Should You Use XML or Protocol Buffers to Store and Exchange Data?
Extensible Markup Language (XML) is a flexible text format used for a wide variety of applications, including data serialization and exchange of data. SOAP web services use XML as the data exchange format, for example.
More recently, protocol buffers were also introduced for data exchange and data serialization. Even though the purpose of XML and protocol buffers is the same, these are very different technologies.
Tags and fields
XML uses tags to describe or contain data. The following XML example has an opening tag, data, and a closing tag:
<hello>Hello<hello>
The opening tag name and closing tag name must match.
Protocol buffers use fields, with each field being a name and a value type. The value type could be number, boolean, string, or raw byte.
Plain text and binary encoding
XML is in plain-text format. While a protocol buffer’s message type or schema is in plain text format representation, the data or message that is actually exchanged is in binary format. Protocol buffers are not suitable if the data and message to be exchanged or serialized needs to be in plain text.
Protocol buffers support encoding for several languages, including C++ and Java. A compiler is needed to convert the plain-text protocol buffers message type (.proto file) into language-specific data access classes. Subsequently, a language-specific API may be used to send and receive binary-format protocol buffers messages.

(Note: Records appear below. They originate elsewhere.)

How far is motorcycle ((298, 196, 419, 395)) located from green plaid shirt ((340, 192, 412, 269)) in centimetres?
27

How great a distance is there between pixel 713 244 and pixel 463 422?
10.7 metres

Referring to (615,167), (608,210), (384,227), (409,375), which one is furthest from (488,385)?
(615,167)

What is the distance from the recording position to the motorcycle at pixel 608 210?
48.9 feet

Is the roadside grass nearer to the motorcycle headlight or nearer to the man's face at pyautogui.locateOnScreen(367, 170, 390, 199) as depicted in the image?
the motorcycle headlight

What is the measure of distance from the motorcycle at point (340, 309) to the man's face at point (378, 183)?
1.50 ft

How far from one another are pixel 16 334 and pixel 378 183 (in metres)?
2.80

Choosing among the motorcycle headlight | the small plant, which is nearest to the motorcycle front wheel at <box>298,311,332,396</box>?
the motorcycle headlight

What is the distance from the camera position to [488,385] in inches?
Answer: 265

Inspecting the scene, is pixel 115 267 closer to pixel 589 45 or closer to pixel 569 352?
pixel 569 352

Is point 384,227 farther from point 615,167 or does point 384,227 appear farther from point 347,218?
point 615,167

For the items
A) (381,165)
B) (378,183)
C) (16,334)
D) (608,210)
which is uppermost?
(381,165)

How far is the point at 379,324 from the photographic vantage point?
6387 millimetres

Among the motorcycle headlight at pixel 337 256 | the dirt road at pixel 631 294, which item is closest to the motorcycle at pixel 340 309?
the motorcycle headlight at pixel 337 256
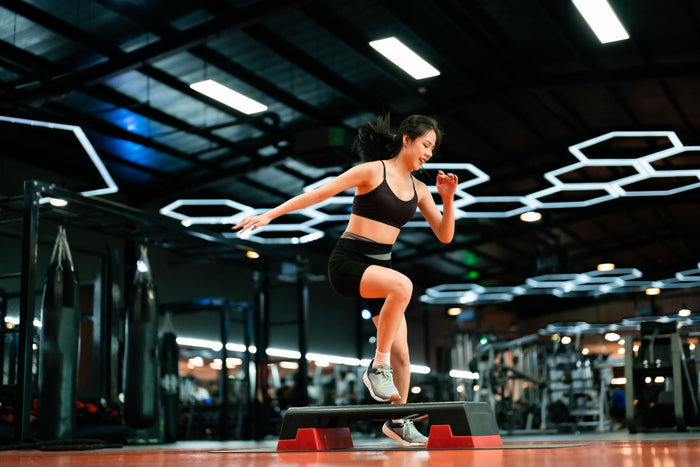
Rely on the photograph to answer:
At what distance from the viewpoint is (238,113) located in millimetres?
11031

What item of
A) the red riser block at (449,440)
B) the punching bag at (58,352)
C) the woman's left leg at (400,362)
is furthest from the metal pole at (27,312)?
the red riser block at (449,440)

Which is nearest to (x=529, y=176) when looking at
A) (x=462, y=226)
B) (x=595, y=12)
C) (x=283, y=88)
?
(x=462, y=226)

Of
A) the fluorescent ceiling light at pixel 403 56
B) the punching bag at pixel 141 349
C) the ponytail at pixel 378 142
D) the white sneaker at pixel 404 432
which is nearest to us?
the white sneaker at pixel 404 432

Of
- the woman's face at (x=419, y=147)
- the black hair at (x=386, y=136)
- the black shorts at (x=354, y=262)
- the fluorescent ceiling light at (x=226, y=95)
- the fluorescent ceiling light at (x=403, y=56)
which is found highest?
the fluorescent ceiling light at (x=403, y=56)

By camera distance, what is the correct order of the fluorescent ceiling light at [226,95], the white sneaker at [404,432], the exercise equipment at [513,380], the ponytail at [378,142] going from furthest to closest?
the exercise equipment at [513,380] → the fluorescent ceiling light at [226,95] → the ponytail at [378,142] → the white sneaker at [404,432]

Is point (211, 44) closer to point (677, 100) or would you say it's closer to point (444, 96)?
point (444, 96)

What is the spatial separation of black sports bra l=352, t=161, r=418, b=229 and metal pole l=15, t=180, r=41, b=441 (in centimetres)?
390

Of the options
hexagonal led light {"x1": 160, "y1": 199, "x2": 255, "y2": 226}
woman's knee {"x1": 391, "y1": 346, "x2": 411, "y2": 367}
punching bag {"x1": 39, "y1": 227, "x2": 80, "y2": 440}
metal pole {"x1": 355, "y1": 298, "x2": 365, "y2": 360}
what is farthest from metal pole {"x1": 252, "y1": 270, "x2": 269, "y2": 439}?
metal pole {"x1": 355, "y1": 298, "x2": 365, "y2": 360}

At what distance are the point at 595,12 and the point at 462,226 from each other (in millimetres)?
8298

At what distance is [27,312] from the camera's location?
6.16m

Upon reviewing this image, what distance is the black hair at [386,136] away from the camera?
11.0 ft

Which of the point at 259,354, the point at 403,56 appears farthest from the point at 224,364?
the point at 403,56

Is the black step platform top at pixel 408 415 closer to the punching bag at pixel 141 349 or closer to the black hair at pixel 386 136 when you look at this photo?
the black hair at pixel 386 136

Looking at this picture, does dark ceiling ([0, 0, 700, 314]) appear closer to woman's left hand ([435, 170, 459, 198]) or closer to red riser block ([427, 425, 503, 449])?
woman's left hand ([435, 170, 459, 198])
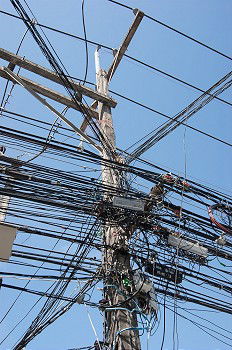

Semi-structured and structured data
XML is a semi-structured data format with the option of schema conformance. A schema is not a prerequisite for creating an XML document, but an XML schema could be used. An XML schema is itself an XML document, which is self-describing.
Protocol buffers need a schema to define the structure of data. The message type in protocol buffers is defined in a .proto file, which constitutes the schema. Protocol buffers are not self-describing. Data exchanged as protocol buffers cannot be interpreted without the associated schema.
The schema specification for XML and protocol buffers has some similarities. Both XML elements and .proto file fields could be made required, optional, or repeated.
Hierarchical data
Both XML and protocol buffers support hierarchical data. XML uses nested elements within other elements, and protocol buffers use value type as other messages.
Protocol buffers or XML?
XML has requirements for an XML document:
- It must start with an XML declaration, which is a processing instruction
- It must have a root element
- It must be well formed, with matching start and end tags
In contrast, a protocol buffer’s textual representation of a message is just name value pairs.
The binary-encoded protocol buffers messages are smaller than equivalent XML messages, and a protocol buffers message takes less time to parse. Protocol buffers are easier to access programmatically using the data access classes than XML using some parser or binding API.
Use XML if the data to be stored, presented, or exchanged needs to be modeled as text; if the data needs to be self-describing; or to model another text-based markup document, such as HTML.
Otherwise, use protocol buffers. The data exchanged is smaller, faster, and requires less network bandwidth.